A little unsolicited advice:  If an ambulance comes to your house, ride it to the hospital even if the driver doesn't think you need it.  Because no matter how good the Epi-pen has made the baby look, if you let the ambulance drive away empty, the epinephrine will start to wear off and you my find yourself in a a car with a screaming toddler who is breaking out in alarmingly red hives and scratching himself bloody while screaming that his tummy hurts and it hurts to breathe.

Later, when the emergency room physician tells you that you saved your child's life, you will feel a little light-headed.  You might even get teary.

You will be incredibly grateful when he is at home the next day, no worse for wear and managing to get on your nerves.

L'shana Tovah!  May 5772 be a year without anaphylaxis!

Sunday, September 25, 2011

Up, up, and away


We went to the airshow this last weekend.
Nate has been an airplane ever since.
"You want to cover your ears" he will call from the next room, "There is a loud jet coming!"
"Zzzzzzzzzz" he soars into the room, arms outstretched, and opens his "nose cone" to take his medicine.

This morning he was a helicopter, twirling around the room with one arm over his head and desperately trying to keep his "tail propeller" going at the same time.

Whe he got to school on Monday morning he bounced into class and sat down for breakfast.  "Miss Sharon, we saw some airplanes. And two helicopters.  One was a "Korsky"!"
"A what?"
"A Sakorsky," I told her.
"A what?" she repeated.
"Don't worry," I said, "I hadn't heard of it either."
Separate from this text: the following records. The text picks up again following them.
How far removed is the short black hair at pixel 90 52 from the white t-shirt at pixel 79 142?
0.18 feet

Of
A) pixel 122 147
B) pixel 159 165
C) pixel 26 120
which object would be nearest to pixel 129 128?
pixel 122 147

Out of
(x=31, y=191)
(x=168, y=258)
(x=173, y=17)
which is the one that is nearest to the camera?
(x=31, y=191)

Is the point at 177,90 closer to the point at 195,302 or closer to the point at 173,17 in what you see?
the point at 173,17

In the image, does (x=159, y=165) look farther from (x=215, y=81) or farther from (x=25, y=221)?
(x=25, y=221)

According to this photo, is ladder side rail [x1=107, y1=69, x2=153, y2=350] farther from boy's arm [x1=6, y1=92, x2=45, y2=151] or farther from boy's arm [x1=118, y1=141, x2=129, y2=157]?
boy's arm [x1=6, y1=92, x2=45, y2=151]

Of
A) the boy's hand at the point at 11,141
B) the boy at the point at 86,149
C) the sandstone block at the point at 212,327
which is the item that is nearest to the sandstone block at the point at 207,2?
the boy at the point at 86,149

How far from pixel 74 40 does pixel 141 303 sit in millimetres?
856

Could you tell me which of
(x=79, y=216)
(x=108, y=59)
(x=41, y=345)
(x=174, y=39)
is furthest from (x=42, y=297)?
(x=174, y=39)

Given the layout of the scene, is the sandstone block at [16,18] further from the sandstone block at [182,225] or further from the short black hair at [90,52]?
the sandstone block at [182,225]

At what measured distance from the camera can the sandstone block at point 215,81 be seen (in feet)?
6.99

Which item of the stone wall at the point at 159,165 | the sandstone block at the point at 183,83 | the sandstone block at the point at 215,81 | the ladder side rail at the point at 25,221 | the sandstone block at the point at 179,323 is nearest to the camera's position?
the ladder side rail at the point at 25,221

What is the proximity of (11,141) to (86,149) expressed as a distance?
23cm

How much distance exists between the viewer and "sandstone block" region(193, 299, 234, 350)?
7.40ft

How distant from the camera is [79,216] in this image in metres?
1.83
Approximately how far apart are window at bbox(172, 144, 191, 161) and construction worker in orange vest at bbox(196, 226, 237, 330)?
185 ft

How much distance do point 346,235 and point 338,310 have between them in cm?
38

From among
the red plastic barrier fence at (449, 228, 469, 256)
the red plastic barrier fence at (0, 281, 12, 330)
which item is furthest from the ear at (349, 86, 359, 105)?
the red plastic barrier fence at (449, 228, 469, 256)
We also, due to the 9/11 memorial at Somerset, witnessed the landing of Air Force One.
"And we saw Marine One," Nate chimes in when we tell the story.

Oh, yeah, and he got to "fly" a jet too.

Thursday, September 1, 2011

Garden Update

I promised some pictures of the watermelons.
From this . . . 
 To this . . . 

 Plus the now famous "secret watermelon" that was hidden in our neighbor's weeds.

Here is the recalcitrant tomato that has grown and grown but refused to turn red, finally showing an early blush.

And finally, a little harvest on its way to becoming our dinner.

I am basically in love with the garden.  Next year we might just till up the whole backyard.